▸ **Texte de lecture**
┌──

Bref, un chouette film du palmashow, qui fait le café !

Alerte rouge (2022)

De Domee Shi

Avec Rosalie Chiang, Sandra Oh, Ava Morse

Mei Lin est une pré-ado tout ce qu’il y a de plus banal : elle est bonne en classe, a des amies, des crushs sur un boys-band et aide ses parents à tenir le temple familial. Sauf que derrière cette apparente banalité se cache le chaos de l’adolescence. Mei Lin va devoir affronter qui elle est pour affronter le regard de sa mère mais aussi… quelque chose de plus surnaturel.

└──

▸ **Données**

┌──

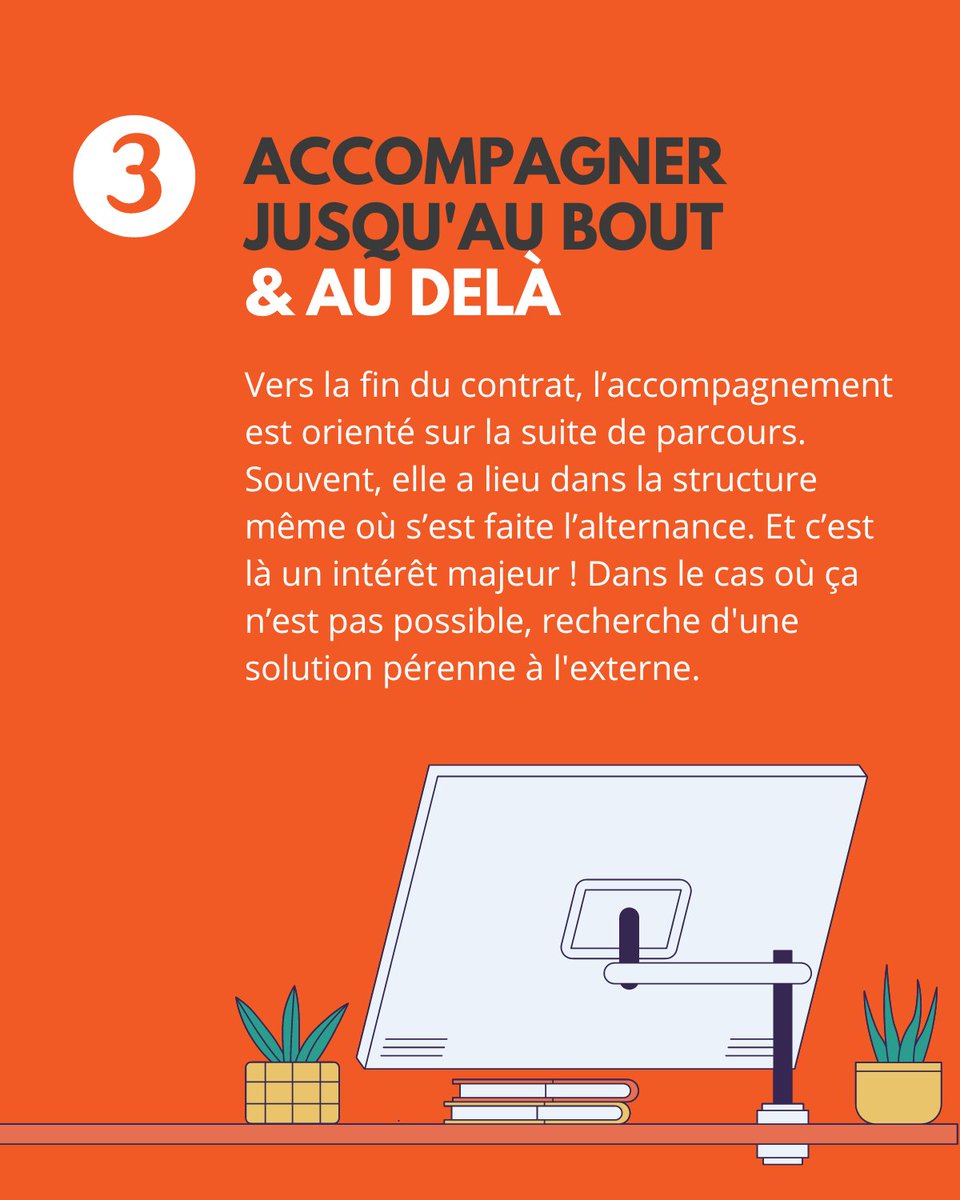 3

ACCOMPAGNER JUSQU'AU BOUT & AU DELÀ

Vers la fin du contrat, l’accompagnement est orienté sur la suite de parcours. Souvent, elle a lieu dans la structure même où s’est faite l’alternance. Et c’est là un intérêt majeur ! Dans le cas où ça n’est pas possible, recherche d'une solution pérenne à l'externe.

└──

▸ **Consigne 1**
D'après le texte consacré au film Alerte rouge, à quelle tâche Mei Lin prête-t-elle la main auprès de ses parents ?
▸ **Consigne 2**
Reprenez le texte consacré au film Alerte rouge à la suite de sa dernière phrase.
Les données n'interviennent en rien dans cet exercice.

▸ **Réponse 1**
Elle les aide à tenir le temple familial.

▸ **Réponse 2**
C’est un film très chouette qui m’a vite accroché par son humour, Toy Story 4 étant le dernier pixar vu. Ici, on a une double thématique qui s’emboite : celle de sortir du regard de ses parents et de vivre sa vie et celle des changements liés à l’adolescence. Perso, j’ai été plus touché par le 1e thème que par le second et c’est pour ça que je ris bcp quand j’entends je cite “on ne peut pas s’identifier à l’héroïne ». PTDLOL Le film a fait grand bruit car bcp de mecs cis (je suppose) n’ont pas accroché pour le manque d’identification. Et c’est là où on voit qu’il leur en faut peu pour se noyer dans un verre d’eau. Mais bref.

Dans ce film, il y a de chouettes thématiques comme dit précédemment mais aussi celle de l’amitié, de la confiance du père (et oui, ya un père cool, c’est à partir de ce moment où j’ai commencé à pleurer jusqu’à la fin du film), du poids de la famille, des responsabilités ou d’être étrange ou anormale. Il y a beaucoup d’empathie de la part des personnages secondaires et c’est chouette de voir une vraie sororité dans le film. 

La morale du film est très chouette car on nous montre que l’on peut s’accepter telle que l’on est, avec nos différences et ne pas suivre l’exemple de sa famille.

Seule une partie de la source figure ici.